Vous ne le savez peut-être pas, mais le savoir-faire de Cémoi, qui revendique plus de 200 ans d’ancienneté chocolatière, est présent dans près d’un tiers des tablettes vendues en France. Ce groupe familial, devenu numéro un du chocolat hexagonal et figurant dans le Top 5 des broyeurs de Côte d’Ivoire, présente un modèle unique puisqu’il est le seul à couvrir toute la chaîne de valorisation du cacao, de la fève à la tablette. Implanté au pays depuis 1996 avec son usine de produits semi-finis, Cémoi a décidé d’aller plus loin en inaugurant en 2015 sa première chocolaterie… que nous avons eu la chance de la visiter !

Fierté nationale, le groupe Cémoi montre que la filière du cacao ivoirien est de plus en plus intégrée et responsable.

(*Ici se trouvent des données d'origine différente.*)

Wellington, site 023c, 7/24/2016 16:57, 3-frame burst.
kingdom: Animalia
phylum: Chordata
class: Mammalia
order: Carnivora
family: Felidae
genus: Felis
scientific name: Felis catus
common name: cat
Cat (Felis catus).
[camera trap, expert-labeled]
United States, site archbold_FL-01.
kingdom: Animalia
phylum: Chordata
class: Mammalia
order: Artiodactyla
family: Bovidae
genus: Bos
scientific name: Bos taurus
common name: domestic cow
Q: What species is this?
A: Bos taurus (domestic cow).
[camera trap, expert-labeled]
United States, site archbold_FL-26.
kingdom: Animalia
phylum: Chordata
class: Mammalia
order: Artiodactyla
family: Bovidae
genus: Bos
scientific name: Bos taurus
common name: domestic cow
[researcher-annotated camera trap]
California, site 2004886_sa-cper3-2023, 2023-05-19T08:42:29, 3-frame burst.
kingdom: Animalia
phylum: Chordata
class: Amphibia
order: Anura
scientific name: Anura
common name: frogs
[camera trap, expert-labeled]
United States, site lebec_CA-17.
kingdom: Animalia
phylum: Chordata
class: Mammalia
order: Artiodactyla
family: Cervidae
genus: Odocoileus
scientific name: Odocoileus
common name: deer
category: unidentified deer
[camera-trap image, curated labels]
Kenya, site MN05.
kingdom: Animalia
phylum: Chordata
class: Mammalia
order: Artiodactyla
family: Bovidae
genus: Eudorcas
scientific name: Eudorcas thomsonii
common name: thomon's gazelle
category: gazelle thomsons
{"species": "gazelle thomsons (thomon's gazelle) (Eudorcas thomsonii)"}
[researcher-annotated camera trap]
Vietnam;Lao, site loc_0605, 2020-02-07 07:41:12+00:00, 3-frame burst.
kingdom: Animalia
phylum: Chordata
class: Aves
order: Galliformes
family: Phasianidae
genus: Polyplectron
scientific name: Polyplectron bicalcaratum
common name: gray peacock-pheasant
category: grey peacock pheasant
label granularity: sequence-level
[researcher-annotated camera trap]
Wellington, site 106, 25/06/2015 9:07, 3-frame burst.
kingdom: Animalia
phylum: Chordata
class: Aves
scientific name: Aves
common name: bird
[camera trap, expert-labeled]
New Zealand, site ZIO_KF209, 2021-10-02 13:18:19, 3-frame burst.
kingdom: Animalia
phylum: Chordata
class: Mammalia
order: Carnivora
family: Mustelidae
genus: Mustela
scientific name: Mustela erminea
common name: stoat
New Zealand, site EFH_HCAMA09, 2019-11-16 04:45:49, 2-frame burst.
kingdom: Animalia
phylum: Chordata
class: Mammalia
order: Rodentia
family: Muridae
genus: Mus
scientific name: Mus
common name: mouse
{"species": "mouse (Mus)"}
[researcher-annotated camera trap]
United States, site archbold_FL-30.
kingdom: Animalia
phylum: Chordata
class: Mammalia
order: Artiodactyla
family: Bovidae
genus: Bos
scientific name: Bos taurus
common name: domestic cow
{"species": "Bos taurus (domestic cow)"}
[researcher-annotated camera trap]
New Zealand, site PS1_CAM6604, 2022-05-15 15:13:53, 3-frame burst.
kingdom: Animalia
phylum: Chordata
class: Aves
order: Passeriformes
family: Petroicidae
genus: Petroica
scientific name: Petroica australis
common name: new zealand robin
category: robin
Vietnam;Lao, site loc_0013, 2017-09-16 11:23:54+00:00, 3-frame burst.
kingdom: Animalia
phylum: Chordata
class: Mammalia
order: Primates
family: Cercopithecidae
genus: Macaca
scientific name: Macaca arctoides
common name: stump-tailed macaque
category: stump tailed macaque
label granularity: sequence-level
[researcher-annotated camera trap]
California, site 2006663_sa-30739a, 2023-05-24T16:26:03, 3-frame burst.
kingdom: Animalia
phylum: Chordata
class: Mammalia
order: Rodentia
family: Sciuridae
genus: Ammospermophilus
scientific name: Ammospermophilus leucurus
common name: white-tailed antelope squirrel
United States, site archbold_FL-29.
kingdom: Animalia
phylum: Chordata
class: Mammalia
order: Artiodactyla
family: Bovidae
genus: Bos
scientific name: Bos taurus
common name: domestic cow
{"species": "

Ici on prend tout autant soin des « becs sucrés » que des différents acteurs du secteur : planteurs initiés aux bonnes pratiques agricoles et accompagnés dans la diversification de leurs activités (programme « Transparence Cacao » lancé en 2012), politique sociale riche (programme immobilier pour les salariés, formation, mutuelle sociale…), promotion des femmes… Dans ce groupe à vocation familiale, la moyenne d’ancienneté est de 15 ans et la passion du métier, perceptible chez chacun. C’est le cas de Meless Yedess, chef d’atelier broyage qui fut notre prolixe guide tout au long de cette instructive et fascinante promenade. 

Visiter une usine de chocolat, c’est un peu comme ouvrir ses cadeaux le matin de Noël : quel que soit son âge, on retrouve son âme d’enfant… Une belle découverte, qui dure entre 1h30 et 2h, et permet d’appréhender chaque étape de la chaîne cacaoyère sur un beau site de 10 ha parfaitement entretenu. Elle commence par la petite plantation expérimentale et son mini-centre de fermentation, saturés des effluves capiteux des fèves maturées. Une fois séchées, les fèves, réceptionnées en vrac dans des sacs en toile de jute par un impressionnant ballet de dockers, sont entassées sur des palettes dont les alignements forment de labyrinthiques et vertigineuses perspectives au sein d’un monumental entrepôt de stockage d’une capacité de 10 000 tonnes. Elles sont ensuite nettoyées et soumises à un rigoureux contrôle qualité (le site compte plusieurs laboratoires, dont un de microbiologie accrédité ISO 17 025) de leurs propriétés organoleptiques (grade, teneur en acides gras, taux d’humidité et de moisissure…) qui définit les normes d’achat. Dans les différentes « salles des machines » de l’usine, des équipements ultra-perfectionnés transforment ensuite les fèves en produits semi-finis. Nettoyage, séchage, concassage, alcalinisation, torréfaction, broyage et affinage permettent d’obtenir masse (liqueur lisse et homogène composée de cacao pur), beurre et tourteau (résultant de l’extraction du beurre de cacao par pression ; le concassage des tourteaux produit la poudre de cacao). Enfin, « climax » de notre visite, la chocolaterie, où après avoir été familiarisées avec les étapes du malaxage, broyage, conchage, tempérage, moulage, enrobage et conditionnement, nous avons pu goûter les productions du cru, réparties en 2 gammes destinées à démocratiser la consommation de chocolat à l’échelle locale et valoriser la marque Cémoi à l’international : Chocofun (poudre, pâte à tartiner et tablettes), et Cémoi (poudre 100 % cacao, tablettes et carrés dégustation, pâte à tartiner chocolat-cajou). Un régal en tous points !

Pour visiter l’usine, prenez rendez-vous 10 jours à l’avance sur fb.chocolat.civ@cemoi.com. Groupes de 25 à 50 personnes max. Tarifs : 10 000 FCFA (adulte), 5 000 FCFA (13-18 ans) et 3 000 FCFA (4-12 ans) donnant droit à un lot de produits de valeur équivalente au prix payé. Paiement en espèces avant la visite. Visite du lundi au vendredi et un samedi matin sur 2 selon calendrier.